Problem | Input characteristics | Algorithm | Time Complexity |
---|---|---|---|
Maximization, Minimization | - usually array, string or graph | Greedy choice, no guarantee for most optimal solution |
varies |
lecture-21/max-sum-path.js
// Find max sum path from root to leaf
// structure of a node
class Node {
constructor(data) {
this.data = data
this.left = null
this.right = null
}
}
// Binary Tree
class BinaryTree {
constructor(data) {
this.root = data ? new Node(data) : null
}
}
// create new binary tree
const binaryTree = new BinaryTree()
binaryTree.root = new Node(5) // add root node, 5
// add level 1 nodes: 3, 2
binaryTree.root.left = new Node(3)
binaryTree.root.right = new Node(2)
// add level 2 nodes: 7, 4
binaryTree.root.left.left = new Node(7)
binaryTree.root.right.right = new Node(4)
console.log(JSON.stringify(binaryTree, null, 4))
const sum1 = { max: 0 }
const greedySumPath = (node, sum) => {
if(!node) return sum
sum.max = sum.max + node.data
if(node.left?.data >= node.right?.data || node.left?.data && !node.right?.data) {
console.log('next node on left:', node.left.data)
greedySumPath(node.left, sum)
}
if(node.left?.data < node.right?.data || node.right?.data && !node.left?.data) {
console.log('next node on right:', node.right.data)
greedySumPath(node.right, sum)
}
return sum
}
// Time complexity: worst case O(n), n is total number of nodes
console.log(greedySumPath(binaryTree.root, sum1))
console.log('========================')
// create new binary tree
const binaryTree2 = new BinaryTree()
binaryTree2.root = new Node(5)
binaryTree2.root.left = new Node(3)
binaryTree2.root.right = new Node(2)
binaryTree2.root.left.left = new Node(1)
binaryTree2.root.right.right = new Node(8)

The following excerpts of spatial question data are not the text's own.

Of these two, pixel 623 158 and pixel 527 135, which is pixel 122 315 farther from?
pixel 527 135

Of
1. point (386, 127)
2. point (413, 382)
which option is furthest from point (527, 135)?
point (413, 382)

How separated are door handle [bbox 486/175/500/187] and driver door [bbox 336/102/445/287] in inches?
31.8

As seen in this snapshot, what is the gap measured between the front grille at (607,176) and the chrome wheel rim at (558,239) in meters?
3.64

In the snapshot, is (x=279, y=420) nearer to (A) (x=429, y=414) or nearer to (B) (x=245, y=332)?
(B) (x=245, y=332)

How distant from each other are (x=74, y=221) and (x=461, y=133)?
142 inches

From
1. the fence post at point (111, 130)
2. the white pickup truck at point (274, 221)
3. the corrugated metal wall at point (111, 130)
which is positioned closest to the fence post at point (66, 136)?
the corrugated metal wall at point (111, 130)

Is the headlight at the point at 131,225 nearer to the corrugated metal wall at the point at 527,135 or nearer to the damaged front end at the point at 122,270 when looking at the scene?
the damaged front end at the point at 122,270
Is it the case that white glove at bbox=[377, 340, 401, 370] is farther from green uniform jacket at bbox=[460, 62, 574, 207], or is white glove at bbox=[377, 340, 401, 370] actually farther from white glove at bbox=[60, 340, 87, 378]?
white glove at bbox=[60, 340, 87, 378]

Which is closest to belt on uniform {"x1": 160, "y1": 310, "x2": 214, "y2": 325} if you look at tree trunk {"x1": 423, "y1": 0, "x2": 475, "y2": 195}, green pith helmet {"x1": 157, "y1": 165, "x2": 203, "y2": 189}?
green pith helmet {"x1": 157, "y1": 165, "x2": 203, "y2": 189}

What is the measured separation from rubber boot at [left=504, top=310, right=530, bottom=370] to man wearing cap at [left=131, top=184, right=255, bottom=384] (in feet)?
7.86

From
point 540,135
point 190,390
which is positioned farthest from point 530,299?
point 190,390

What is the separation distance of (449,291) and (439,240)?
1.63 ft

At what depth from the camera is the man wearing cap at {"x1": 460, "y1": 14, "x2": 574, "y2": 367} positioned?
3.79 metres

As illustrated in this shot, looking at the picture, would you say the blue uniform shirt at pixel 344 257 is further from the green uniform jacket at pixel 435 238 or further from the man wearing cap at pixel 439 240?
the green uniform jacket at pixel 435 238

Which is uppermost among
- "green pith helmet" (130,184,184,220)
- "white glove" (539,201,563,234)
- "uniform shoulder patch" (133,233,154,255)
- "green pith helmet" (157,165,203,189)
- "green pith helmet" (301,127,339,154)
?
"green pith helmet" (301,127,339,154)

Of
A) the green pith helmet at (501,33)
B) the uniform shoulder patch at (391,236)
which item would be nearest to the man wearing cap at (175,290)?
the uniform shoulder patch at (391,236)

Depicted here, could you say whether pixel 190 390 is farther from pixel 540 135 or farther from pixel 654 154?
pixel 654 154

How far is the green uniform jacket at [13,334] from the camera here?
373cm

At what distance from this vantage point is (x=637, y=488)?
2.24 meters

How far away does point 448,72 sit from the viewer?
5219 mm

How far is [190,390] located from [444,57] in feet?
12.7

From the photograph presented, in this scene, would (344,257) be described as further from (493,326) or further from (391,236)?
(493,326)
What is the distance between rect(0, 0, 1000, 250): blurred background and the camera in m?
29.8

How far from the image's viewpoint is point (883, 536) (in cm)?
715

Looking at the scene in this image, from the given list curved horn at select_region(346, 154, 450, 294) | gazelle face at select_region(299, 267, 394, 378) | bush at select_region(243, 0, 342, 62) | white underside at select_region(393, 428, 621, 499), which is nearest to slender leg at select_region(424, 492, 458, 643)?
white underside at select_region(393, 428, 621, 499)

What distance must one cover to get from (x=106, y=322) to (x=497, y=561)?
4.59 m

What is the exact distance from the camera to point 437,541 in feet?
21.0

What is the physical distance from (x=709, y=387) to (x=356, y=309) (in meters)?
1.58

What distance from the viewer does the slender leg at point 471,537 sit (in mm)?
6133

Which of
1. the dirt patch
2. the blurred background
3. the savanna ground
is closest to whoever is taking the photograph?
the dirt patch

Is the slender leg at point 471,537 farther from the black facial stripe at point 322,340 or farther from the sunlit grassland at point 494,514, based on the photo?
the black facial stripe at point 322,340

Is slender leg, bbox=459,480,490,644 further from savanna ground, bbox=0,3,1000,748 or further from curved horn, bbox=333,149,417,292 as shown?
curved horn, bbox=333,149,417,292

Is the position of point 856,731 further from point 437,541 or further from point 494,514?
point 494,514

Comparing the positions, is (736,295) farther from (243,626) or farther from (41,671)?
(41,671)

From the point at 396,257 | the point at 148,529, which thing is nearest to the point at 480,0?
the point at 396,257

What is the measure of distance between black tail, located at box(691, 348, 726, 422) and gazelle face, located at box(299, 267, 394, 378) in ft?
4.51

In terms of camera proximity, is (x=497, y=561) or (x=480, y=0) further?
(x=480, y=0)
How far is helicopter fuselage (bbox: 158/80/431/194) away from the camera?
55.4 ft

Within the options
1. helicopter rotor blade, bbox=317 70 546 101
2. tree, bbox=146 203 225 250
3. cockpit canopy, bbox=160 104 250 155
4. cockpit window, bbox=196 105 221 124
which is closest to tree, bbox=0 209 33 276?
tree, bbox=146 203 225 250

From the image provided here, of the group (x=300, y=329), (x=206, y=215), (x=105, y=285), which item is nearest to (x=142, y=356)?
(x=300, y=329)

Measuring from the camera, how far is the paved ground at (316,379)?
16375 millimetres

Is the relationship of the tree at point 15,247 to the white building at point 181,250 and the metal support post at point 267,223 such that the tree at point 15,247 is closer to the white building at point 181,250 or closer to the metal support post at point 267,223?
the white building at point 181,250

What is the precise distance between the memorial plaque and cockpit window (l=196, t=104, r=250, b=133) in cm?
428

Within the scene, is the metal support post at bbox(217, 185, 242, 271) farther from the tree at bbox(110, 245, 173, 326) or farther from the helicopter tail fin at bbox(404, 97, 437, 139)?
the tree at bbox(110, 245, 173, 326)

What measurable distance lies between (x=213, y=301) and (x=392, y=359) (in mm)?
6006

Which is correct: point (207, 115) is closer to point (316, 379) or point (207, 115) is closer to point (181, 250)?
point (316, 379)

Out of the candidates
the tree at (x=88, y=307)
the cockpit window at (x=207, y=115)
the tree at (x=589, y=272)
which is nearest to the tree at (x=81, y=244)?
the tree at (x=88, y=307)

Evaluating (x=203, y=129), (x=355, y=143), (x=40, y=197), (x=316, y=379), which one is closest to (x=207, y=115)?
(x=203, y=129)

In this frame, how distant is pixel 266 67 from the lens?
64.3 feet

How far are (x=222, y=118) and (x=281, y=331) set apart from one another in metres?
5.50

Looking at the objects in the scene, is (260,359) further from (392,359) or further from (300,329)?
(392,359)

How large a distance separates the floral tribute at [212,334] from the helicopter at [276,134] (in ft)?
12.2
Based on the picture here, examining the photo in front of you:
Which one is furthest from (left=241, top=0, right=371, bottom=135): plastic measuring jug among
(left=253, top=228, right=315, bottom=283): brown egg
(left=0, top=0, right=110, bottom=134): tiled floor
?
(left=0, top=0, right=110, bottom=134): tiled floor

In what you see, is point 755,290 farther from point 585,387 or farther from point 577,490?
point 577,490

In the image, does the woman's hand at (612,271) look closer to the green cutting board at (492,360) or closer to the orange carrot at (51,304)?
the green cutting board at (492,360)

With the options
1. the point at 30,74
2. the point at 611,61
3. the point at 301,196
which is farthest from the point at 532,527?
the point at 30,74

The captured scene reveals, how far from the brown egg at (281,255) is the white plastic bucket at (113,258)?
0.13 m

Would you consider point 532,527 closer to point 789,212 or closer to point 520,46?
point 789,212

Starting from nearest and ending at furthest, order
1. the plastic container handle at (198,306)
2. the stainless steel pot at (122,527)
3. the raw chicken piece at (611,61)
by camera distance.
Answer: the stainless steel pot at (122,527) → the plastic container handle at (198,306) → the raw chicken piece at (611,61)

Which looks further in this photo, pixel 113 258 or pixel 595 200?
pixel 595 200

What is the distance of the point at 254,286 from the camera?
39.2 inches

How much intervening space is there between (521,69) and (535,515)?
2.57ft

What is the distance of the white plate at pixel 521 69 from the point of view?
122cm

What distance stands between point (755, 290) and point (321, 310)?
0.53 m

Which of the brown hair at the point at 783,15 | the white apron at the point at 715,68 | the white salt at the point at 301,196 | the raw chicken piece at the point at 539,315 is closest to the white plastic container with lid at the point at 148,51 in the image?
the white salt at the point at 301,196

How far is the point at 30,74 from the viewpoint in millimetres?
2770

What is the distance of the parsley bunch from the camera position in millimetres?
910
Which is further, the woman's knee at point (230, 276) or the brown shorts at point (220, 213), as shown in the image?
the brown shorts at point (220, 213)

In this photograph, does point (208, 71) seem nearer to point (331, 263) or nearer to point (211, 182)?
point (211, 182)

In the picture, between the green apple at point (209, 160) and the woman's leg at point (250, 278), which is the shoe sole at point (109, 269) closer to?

console.log(JSON.stringify(binaryTree2, null, 4))
const sum2 = { max: 0 }
console.log(greedySumPath(binaryTree2.root, sum2))
$ node max-sum-path.js
{
"root": {
"data": 5,
"left": {
"data": 3,
"left": {
"data": 7,
"left": null,
"right": null
},
"right": null
},
"right": {
"data": 2,
"left": null,
"right": {
"data": 4,
"left": null,
"right": null
}
}
}
}
next node on left: 3
next node on left: 7
{ max: 15 }
========================
{
"root": {
"data": 5,
"left": {
"data": 3,
"left": {
"data": 1,
"left": null,
"right": null
},
"right": null
},
"right": {
"data": 2,
"left": null,
"right": {
"data": 8,
"left": null,
"right": null
}
}
}
}
next node on left: 3
next node on left: 1
{ max: 9 }
Summary
Prob. class | P. sub-class | Input characteristics | Algorithm | Time Complexity |
---|---|---|---|---|
(almost) ANY problem class | array, matrix, ... | Brute Force | O(n) & up |
|
1. Maximization 2. Minimization |
array, string or graph, ... | Greedy choice, no guarantee for most optimal solution |
varies |
|
3. Find all options | array, matrix, ... | Brute Force | O(n) & up |
|
4. Find most optimal solution | ||||
5. Find a truth | search for a number | - sorted array or balanced BST |
Binary Search | O(logn) |
Real life interview questions
All problems below can be solved without Greedy algorithm. You can solve them by logical thinking and are not forced to use Greedy. However, thinking about a Greedy approach (if possible) is encouraged afterward.
- Greedy is a simple algorithm. Why is it simple and how does Greedy solve problems?
- What kind of problems can be typically solved by Greedy?
- (Easy) Leetcode #561: Array Partition
- (Easy) Leetcode #2160: Minimum Sum of Four Digit Number After Splitting Digits
- (Easy) Leetcode #2099: Find Subsequence of Length K With the Largest Sum
- (Easy) Leetcode #1323: Maximum 69 Number
- (Easy) Leetcode #1827: Minimum Operations to Make the Array Increasing
- (Medium) Leetcode #763: Partition Labels
- Solve all problems above, including the two from the tutorial with recursion/loop.
- More on Leetcode #greedy. Progress check: you should be fairly comfortable doing any of problems in related subject after finishing all problems above.